EXERCISE OBJECTIVE: Could you repeat every line below exactly, skipping the images?

BEGIN

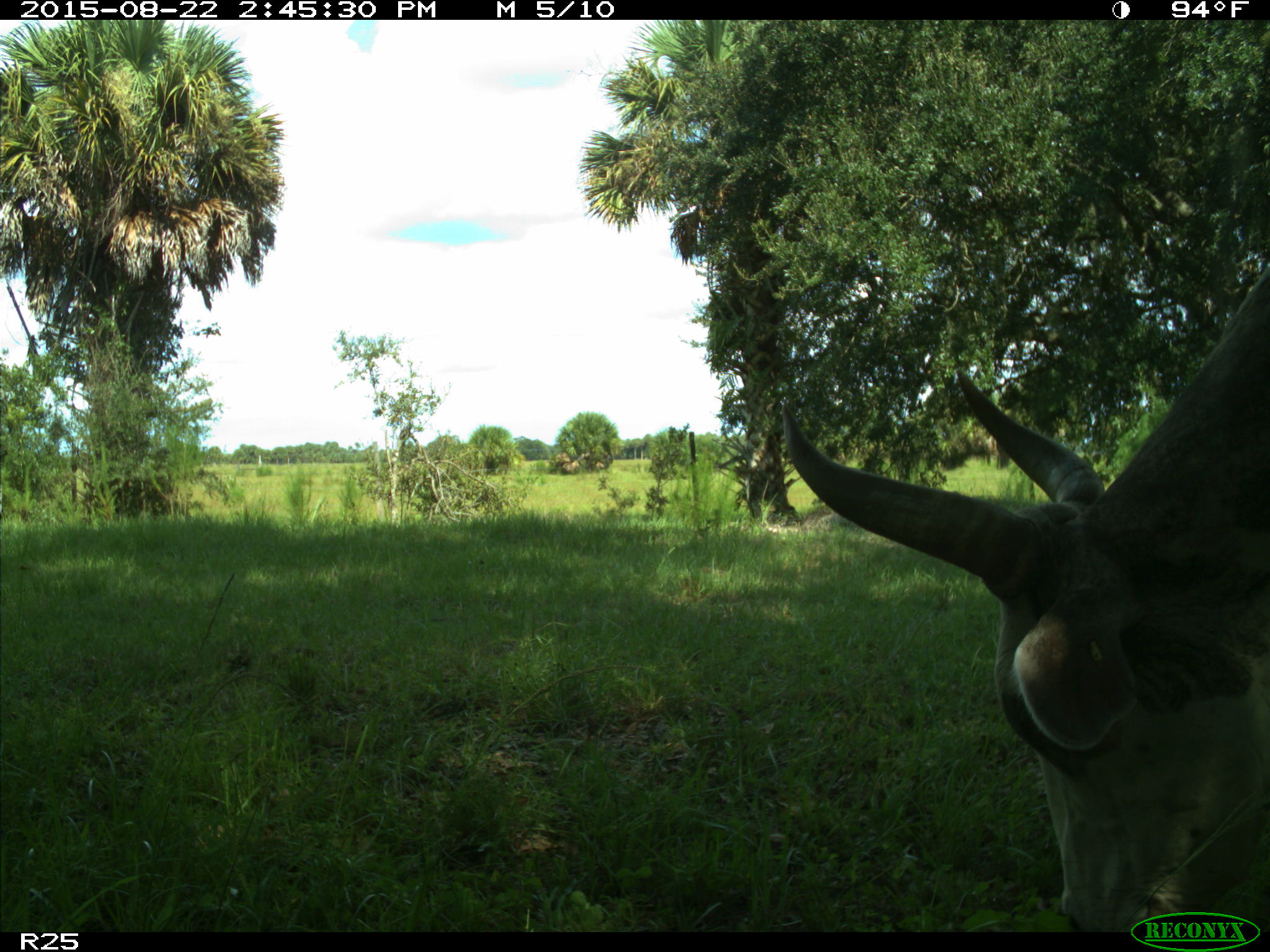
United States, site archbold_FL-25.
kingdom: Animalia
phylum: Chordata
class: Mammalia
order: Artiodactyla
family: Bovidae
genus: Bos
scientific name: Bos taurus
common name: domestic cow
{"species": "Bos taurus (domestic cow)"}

END

RESPONSE BELOW:
United States, site archbold_FL-25.
kingdom: Animalia
phylum: Chordata
class: Mammalia
order: Artiodactyla
family: Bovidae
genus: Bos
scientific name: Bos taurus
common name: domestic cow
{"species": "Bos taurus (domestic cow)"}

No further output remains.